Mulher é presa em ônibus com 30 quilos de maconha

Gabriel Damásio
gabrieldamasio@jornaldodiase.com.br

Policiais civis do Departamento de Narcóticos (Denarc) apreenderam 30 quilos de maconha prensada em um ônibus da empresa São Geraldo que ia de São Paulo (SP) para Itabaiana (Agreste). A abordagem aconteceu na manhã deste domingo, após o veículo passar pelo posto de fiscalização da Secretaria da Fazenda (Sefaz) em Tobias Barreto (Centro-Sul), junto à divisa com a Bahia. A droga, avaliada em cerca de R$ 30 mil, estava em duas malas escondidas em meio à bagagem e pertencentes a Mônica de Oliveira Santos, 31 anos, que foi presa em flagrante.

A carga foi descoberta a partir da apuração de uma denúncia anônima repassada ao Denarc, a qual informava que ela seria trazida por uma sergipana em um ônibus de linha interestadual. O delegado Flávio Albuquerque, diretor do Denarc, informou que os agentes montaram uma operação na região para identificar o ônibus suspeito, o que aconteceu por volta das 10h, no Posto Fiscal de Tobias. Após a identificação, o ônibus foi interceptado algumas ruas adiante e teve a bagagem revistada. "A droga estava acondicionada em duas sacolas de viagem e conseguimos identificar a Mônica como detentora das bagagens. Inclusive, ela estava visivelmente apreensiva no momento da abordagem", relatou.

De acordo com o diretor, a acusada nunca foi presa, mas está cadastrada no sistema de dados do Desipe (Departamento Estadual do Sistema Penitenciário) como companheira e visitante de dois detentos detidos em penitenciárias diferentes. O primeiro, Diego da Cunha Cardoso Silva, está no Complexo Penitenciário Antônio Jacinto Filho (Compajaf), no bairro Santa Maria (zona sul de Aracaju), onde cumpre pena de nove anos de prisão pelos assaltos cometidos em julho de 2011 contra um motociclista em Itabaiana e uma joalheria em Nossa Senhora das Dores (Sertão). Já o segundo, Anderson dos Santos, é interno do Presídio Regional Senador Leite Neto (Preslen), em Nossa Senhora da Glória (Sertão), e também foi condenado por assalto, ocorrido em 2009 na cidade de São Cristóvão (Grande Aracaju).

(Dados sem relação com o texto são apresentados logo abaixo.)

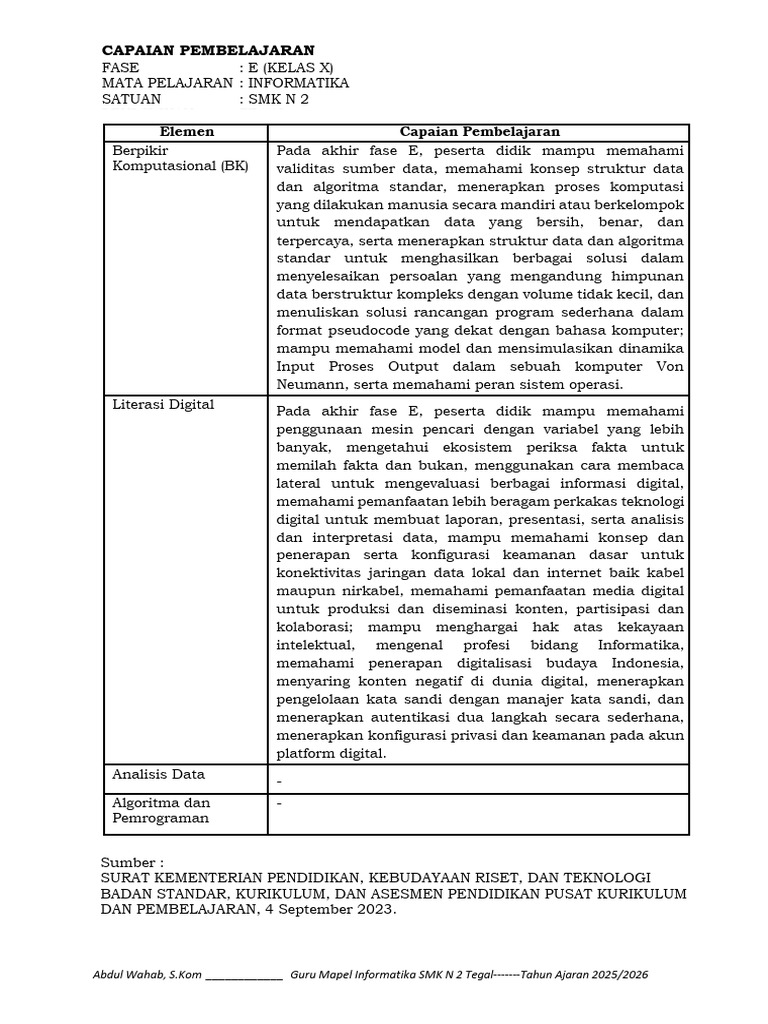 CAPAIAN PEMBELAJARAN
FASE : E (KELAS X)
MATA PELAJARAN : INFORMATIKA
SATUAN : SMK N 2

| Elemen | Capaian Pembelajaran |
|---|---|
| Berpikir Komputasional (BK) | Pada akhir fase E, peserta didik mampu memahami validitas sumber data, memahami konsep struktur data dan algoritma standar, menerapkan proses komputasi yang dilakukan manusia secara mandiri atau berkelompok untuk mendapatkan data yang bersih, benar, dan terpercaya, serta menerapkan struktur data dan algoritma standar untuk menghasilkan berbagai solusi dalam menyelesaikan persoalan yang mengandung himpunan data berstruktur kompleks dengan volume tidak kecil, dan menuliskan solusi rancangan program sederhana dalam format pseudocode yang dekat dengan bahasa komputer; mampu memahami model dan mensimulasikan dinamika Input Proses Output dalam sebuah komputer Von Neumann, serta memahami peran sistem operasi. |
| Literasi Digital | Pada akhir fase E, peserta didik mampu memahami penggunaan mesin pencari dengan variabel yang lebih banyak, mengetahui ekosistem periksa fakta untuk memilah fakta dan bukan, menggunakan cara membaca lateral untuk mengevaluasi berbagai informasi digital, memahami pemanfaatan lebih beragam perkakas teknologi digital untuk membuat laporan, presentasi, serta analisis dan interpretasi data, mampu memahami konsep dan penerapan serta konfigurasi keamanan dasar untuk konektivitas jaringan data lokal dan internet baik kabel maupun nirkabel, memahami pemanfaatan media digital untuk produksi dan diseminasi konten, partisipasi dan kolaborasi; mampu menghargai hak atas kekayaan intelektual, mengenal profesi bidang Informatika, memahami penerapan digitalisasi budaya Indonesia, menyaring konten negatif di dunia digital, menerapkan pengelolaan kata sandi dengan manajer kata sandi, dan menerapkan autentikasi dua langkah secara sederhana, menerapkan konfigurasi privasi dan keamanan pada akun platform digital. |
| Analisis Data | - |
| Algoritma dan Pemrograman | - |

Sumber :
SURAT KEMENTERIAN PENDIDIKAN, KEBUDAYAAN RISET, DAN TEKNOLOGI BADAN STANDAR, KURIKULUM, DAN ASESMEN PENDIDIKAN PUSAT KURIKULUM DAN PEMBELAJARAN, 4 September 2023.

Abdul Wahab, S.Kom ____________ Guru Mapel Informatika SMK N 2 Tegal-------Tahun Ajaran 2025/2026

Albuquerque afirma que a relação entre a droga apreendida e os dois presos ainda não é confirmada nas investigações, mas o histórico da acusada é um indicativo neste sentido. "As investigações continuam, porque, dada esta convivência dela no mundo do crime, e em que pese ela não ter antecedentes criminais, ela mostra ter expertise para ser muito mais do que uma simples mula, podendo agir associada a outras pessoas. Somente na investigação podemos comprovar e reforçar estas informações. Não descartamos também que outra pessoa, um terceiro que não esteja preso, possa estar envolvido e seja pelo menos um grande financiador parcial ou total da droga apreendida", disse o delegado.

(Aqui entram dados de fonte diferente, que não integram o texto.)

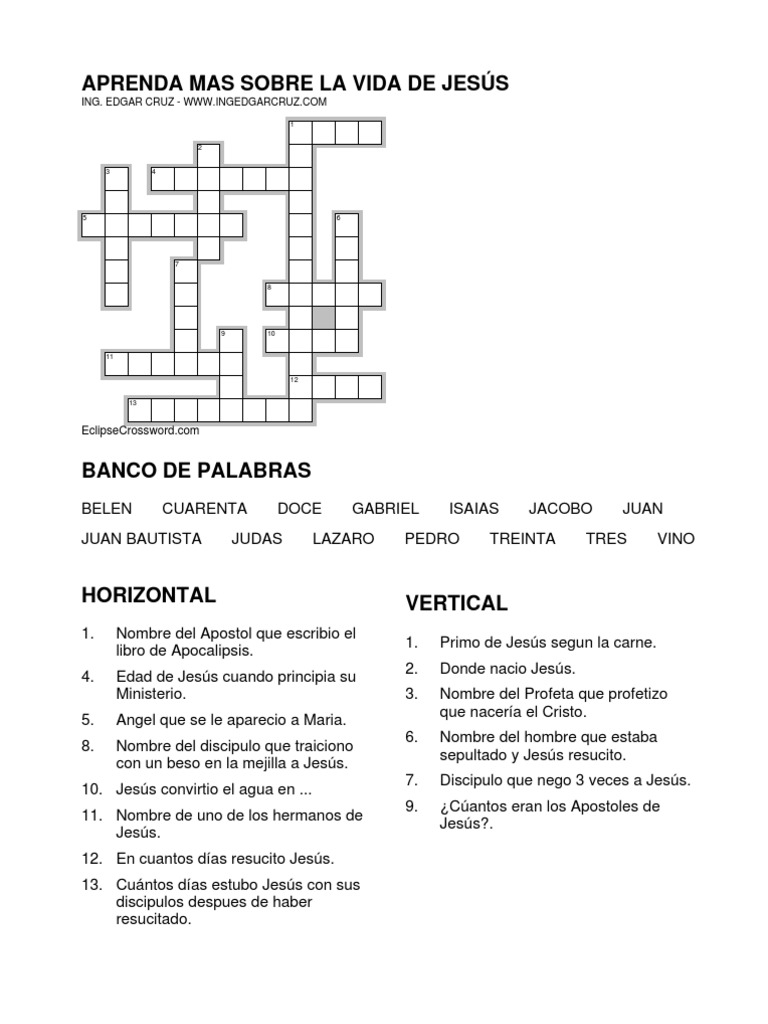 APRENDA MAS SOBRE LA VIDA DE JESÚS
ING. EDGAR CRUZ - WWW.INGEDGARCRUZ.COM

1
2
3
4
5
6
7
8
9
10
11
12
13

EclipseCrossword.com

BANCO DE PALABRAS

BELEN CUARENTA DOCE GABRIEL ISAIAS JACOBO JUAN
JUAN BAUTISTA JUDAS LAZARO PEDRO TREINTA TRES VINO

HORIZONTAL

1. Nombre del Apostol que escribio el libro de Apocalipsis.
4. Edad de Jesús cuando principia su Ministerio.
5. Angel que se le aparecio a Maria.
8. Nombre del discipulo que traiciono con un beso en la mejilla a Jesús.
10. Jesús convirtio el agua en ...
11. Nombre de uno de los hermanos de Jesús.
12. En cuantos días resucito Jesús.
13. Cuántos días estubo Jesús con sus discipulos despues de haber resucitado.

VERTICAL

1. Primo de Jesús segun la carne.
2. Donde nacio Jesús.
3. Nombre del Profeta que profetizo que nacería el Cristo.
6. Nombre del hombre que estaba sepultado y Jesús resucito.
7. Discipulo que nego 3 veces a Jesús.
9. ¿Cúantos eran los Apostoles de Jesús?.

À polícia, Mônica negou que seja dona da droga e não deu detalhes sobre como ocorreu a viagem. A suspeita do Denarc é de que a maconha prensada tenha sido produzida em estados do Sul do país e adquirida em São Paulo para ser revendida em Itabaiana e outras cidades do interior. Outra hipótese é de que um "consórcio de traficantes" teria sido formado para a compra da droga, como acontece em outras apreensões já investigadas pelas polícias Civil e Federal.

Para o delegado, este financiamento passa quase sempre pela prática de outros crimes. "Esta maconha prensada renderia, se toda ela fosse vendida, o dobro do valor empregado. Normalmente, há um consórcio de duas, três ou mais pessoas para financiar um lote como esse. E o tráfico de drogas é comumente associado a outros crimes. Quando estávamos no Cope [Centro de Operações Policiais Especiais], tivemos a oportunidade de prender uma quadrilha de assaltantes de banco que estava diretamente ligada ao tráfico. Ele financia a logística de um assalto, para o dinheiro obtido nele ser empregado no tráfico. É um crime fomentando o outro", explica Flávio.
O inquérito aberto para investigar mais detalhes sobre a procedência e o destino final da droga deve ser concluído em 30 dias. Mônica foi autuada em flagrante por tráfico interestadual de drogas e pode ser condenada a até 25 anos de prisão.